A partir de là, de deux choses l’une : Soit vous avez écrit une thèse sur Bettelheim (psychanalyse des contes de fées), suivie d’études approfondies de Deleuze, Freud, Merlau-Ponty (phénoménologie de la perception) et vous faites comme les Cahiers du Cinémâââ, vous êtes proprement saisis par "tant de génie", vous estimez qu’à ce niveau de sublime, l’oeuvre dépasse de loin son créateur, etc, etc... (par ailleurs, comme vous êtes aussi un pote de Mac Luhan et que vous savez que "the medium IS the message", vous êtes totalement guéri d’avoir été influencé par le fait que ce film était DE Lynch, de savoir qu’on ne voit que CE QU’ON COMPTE voir)
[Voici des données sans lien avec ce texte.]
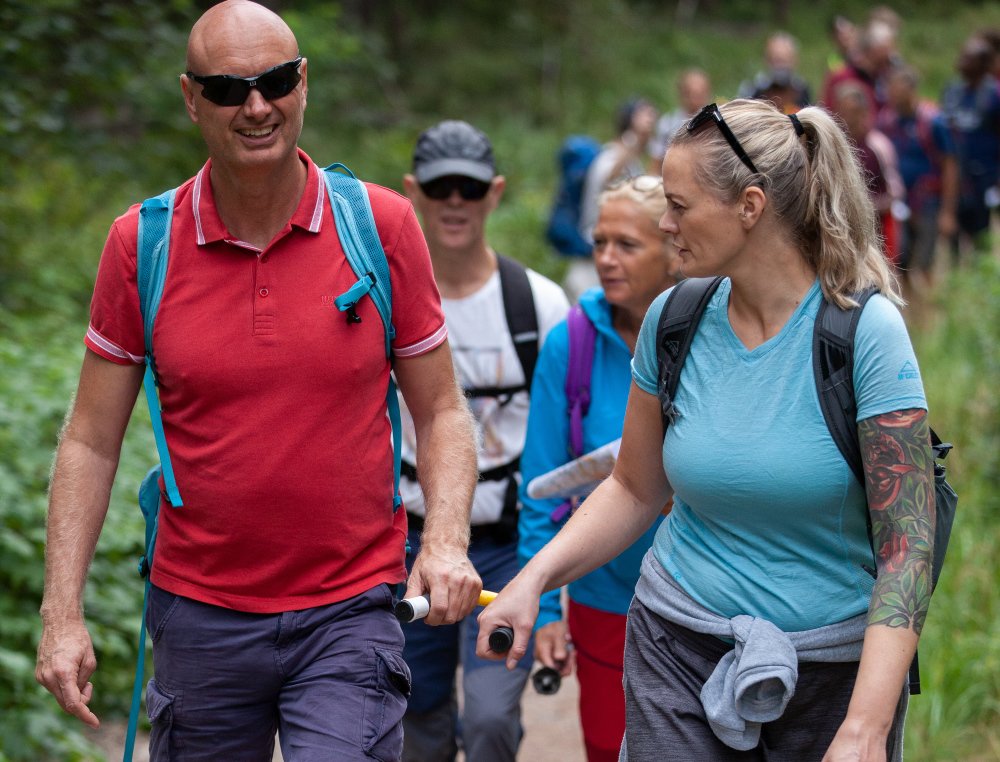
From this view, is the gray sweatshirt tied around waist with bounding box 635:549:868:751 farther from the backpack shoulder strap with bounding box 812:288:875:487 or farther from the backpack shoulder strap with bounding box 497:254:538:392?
the backpack shoulder strap with bounding box 497:254:538:392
Soit, vous êtes juste un pauvre individu à peu près normal (98% de la population, quand même) et vous vous demandez ce que vous foutez là, assis dans un cinema pendant près de trois heures, au lieu d’aller vous promener dans les bois (ou sur le web), à essayer d’entr’apercevoir l’once d’un début de commencement d’histoire dans ce maelström d’images sonores et aléatoires.
Pour ma part, comme je suis un individu quantique, j’aime j’aime pas, je suis là et je ne suis pas là, je confie simplement mon avis au jugement du temps. Le meilleur juge. Et je verrai ce qui me restera de ce dernier opus lynchien dans une quinzaine de jours. Mais j’ai bien peur que faute d’avoir été marqué au fer du sens, tout soumis que je serai à des milliers d’images liquides d’ici là, il n’en subsiste quasiment rien. Si, l’émotion d’un regard de belle polonaise. Peut-être. Et deux accords de musique. Ça fait quand même pas bézef.
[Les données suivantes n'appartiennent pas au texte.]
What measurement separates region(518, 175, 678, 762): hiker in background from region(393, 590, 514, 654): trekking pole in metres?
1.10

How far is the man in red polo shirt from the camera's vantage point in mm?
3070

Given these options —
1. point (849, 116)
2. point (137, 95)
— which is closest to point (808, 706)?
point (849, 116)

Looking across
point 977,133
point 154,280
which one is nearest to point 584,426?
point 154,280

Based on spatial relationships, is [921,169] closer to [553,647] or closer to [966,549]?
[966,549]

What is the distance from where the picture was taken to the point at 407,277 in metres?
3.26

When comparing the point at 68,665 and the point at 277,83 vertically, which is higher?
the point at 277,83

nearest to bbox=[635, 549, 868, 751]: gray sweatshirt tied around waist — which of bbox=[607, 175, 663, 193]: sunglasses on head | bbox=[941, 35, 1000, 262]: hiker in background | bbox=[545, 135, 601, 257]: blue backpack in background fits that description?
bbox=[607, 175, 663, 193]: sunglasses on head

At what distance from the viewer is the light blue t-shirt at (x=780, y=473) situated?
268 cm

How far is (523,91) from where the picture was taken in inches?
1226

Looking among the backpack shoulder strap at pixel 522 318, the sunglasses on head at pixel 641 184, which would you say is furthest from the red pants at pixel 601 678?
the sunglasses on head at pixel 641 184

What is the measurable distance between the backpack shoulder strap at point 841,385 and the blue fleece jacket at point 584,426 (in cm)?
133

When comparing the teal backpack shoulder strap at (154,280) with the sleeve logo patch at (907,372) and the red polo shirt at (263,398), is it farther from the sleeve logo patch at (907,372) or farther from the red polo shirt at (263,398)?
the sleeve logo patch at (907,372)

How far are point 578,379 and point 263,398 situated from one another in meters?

Une chose est certaine en tout cas : Lynch sait filmer les portes. Il y a pas loin d’une centaine de plans de portes, de poignées de portes, de serrures, dans ce film... Les portes de la perception sans doute.
lamazelle 12 février 2007
Inland Empire - David Lynch - critique
Bonjour,
Rien n’oblige à aller où l’on ne veut pas aller, bien-sûr, mais les films de Lynch sont des expériences à vivre, plus particulièrement Inland Empire. Il faut se laisser porter, vierge de toute idée préconçue, pour entrer dans son univers étrange et étranger, mais aussi parfois familier sans que l’on sache trop comment. Il faut accepter de ne pas comprendre tout : est-ce-que l’on comprend tout du monde et de nous-mêmes ?
Le terme masturbation intellectuel est souvent employé pour ce type de cinéma, n’est-ce pas une façon de mépriser ce que l’on ne comprend pas ? Le cinéma n’est-il pas le septième Art ? L’Art n’est-il pas là pour nous donner à voir le monde à travers les yeux des créateurs ? A travers son travail, le cinéma retrouve toutes ses lettres de noblesse.
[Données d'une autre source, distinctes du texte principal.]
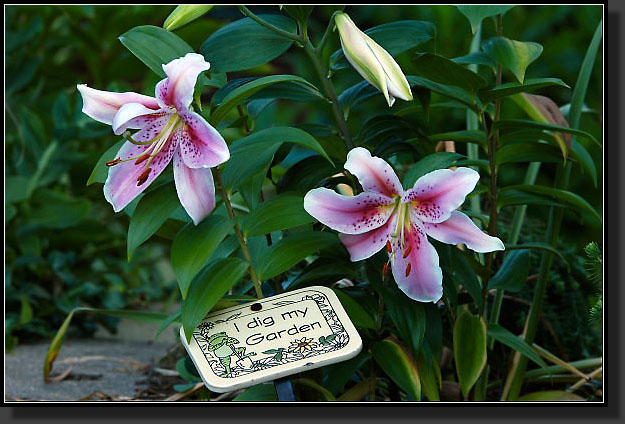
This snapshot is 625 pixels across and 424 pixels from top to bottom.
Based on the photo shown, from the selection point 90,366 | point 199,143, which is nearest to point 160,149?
point 199,143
Lynch est un génial créateur, laissez-vous emporter par ce film qui résonne dans notre inconscient ! Tour à tour il caresse, secoue, agresse, libère...!
Bon après-midi !
Lamazelle
lamazelle 17 février 2007
Inland Empire - David Lynch - critique
Je me répète : Lynch fait appel là à nos sens et à notre subconscient. Il faut se débarasser du besoin de tout comprendre à tout prix pour se laisser aller au ressenti. Il y réunit tout son travail de créateur, c’est un language, son language. Du cinéma expérimental, L’expérience du ressenti, l’art qui pose des questions et laisse à voir le monde."Eraserhead" est celui de ses films qui se rapproche le plus "d’Inland Empire" à mon sens.Une expo le 03 Mars à la Fondation Cartier lui est consacrée, d’autres aspects de son travail. J’en profite pour ajouter la quatrième étoile que le Net avait mangé !!!
http://www.fondation.cartier.fr/main.php?lang=1&small=0
Odile
Voir en ligne : Le site de David Lynch à voir
Norman06 22 avril 2009
Inland Empire - David Lynch - critique
Après L’Année dernière à Marienbad, 8 1/2 et Providence, voici un nouveau chef-d’œuvre de l’exploration d’un univers mental. Le style de Lynch est intact dans ce qui est sans doute son film le plus radical. Ce trip sans concessions et ses 4 heures se méritent. Spectateurs pressés du samedi soir s’abstenir.